__PROBLEM STATEMENT__:
Turn the rows from the line that contains "How far is the" through the line that contains "In the photo, which" into a JSON list of strings, one string per line, with blank lines left out. Start at the first of those lines and stop after the second.

Data pulled from a collection

— BEGIN —

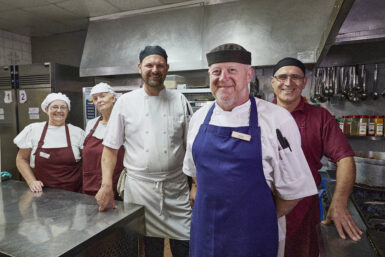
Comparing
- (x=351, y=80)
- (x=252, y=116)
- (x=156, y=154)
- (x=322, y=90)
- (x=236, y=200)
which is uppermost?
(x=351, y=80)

— END —
— BEGIN —

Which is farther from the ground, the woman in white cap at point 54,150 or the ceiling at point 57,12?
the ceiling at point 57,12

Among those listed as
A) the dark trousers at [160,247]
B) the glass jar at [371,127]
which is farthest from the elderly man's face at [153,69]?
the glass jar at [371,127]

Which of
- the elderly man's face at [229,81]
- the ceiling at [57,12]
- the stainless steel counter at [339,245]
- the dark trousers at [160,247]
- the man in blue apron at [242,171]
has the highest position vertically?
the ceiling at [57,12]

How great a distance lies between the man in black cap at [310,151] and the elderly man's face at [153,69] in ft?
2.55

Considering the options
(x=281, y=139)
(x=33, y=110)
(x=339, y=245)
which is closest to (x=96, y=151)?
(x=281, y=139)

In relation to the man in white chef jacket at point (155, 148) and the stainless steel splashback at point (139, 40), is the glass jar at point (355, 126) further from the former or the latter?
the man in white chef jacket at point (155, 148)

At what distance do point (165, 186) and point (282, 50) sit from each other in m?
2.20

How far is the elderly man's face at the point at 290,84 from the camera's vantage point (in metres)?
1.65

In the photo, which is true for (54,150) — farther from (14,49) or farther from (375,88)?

— END —

__RESPONSE TO THE EXERCISE__:
[
  "How far is the elderly man's face at the point at 290,84 from the camera's vantage point (in metres)?",
  "1.65",
  "In the photo, which is true for (54,150) — farther from (14,49) or farther from (375,88)?"
]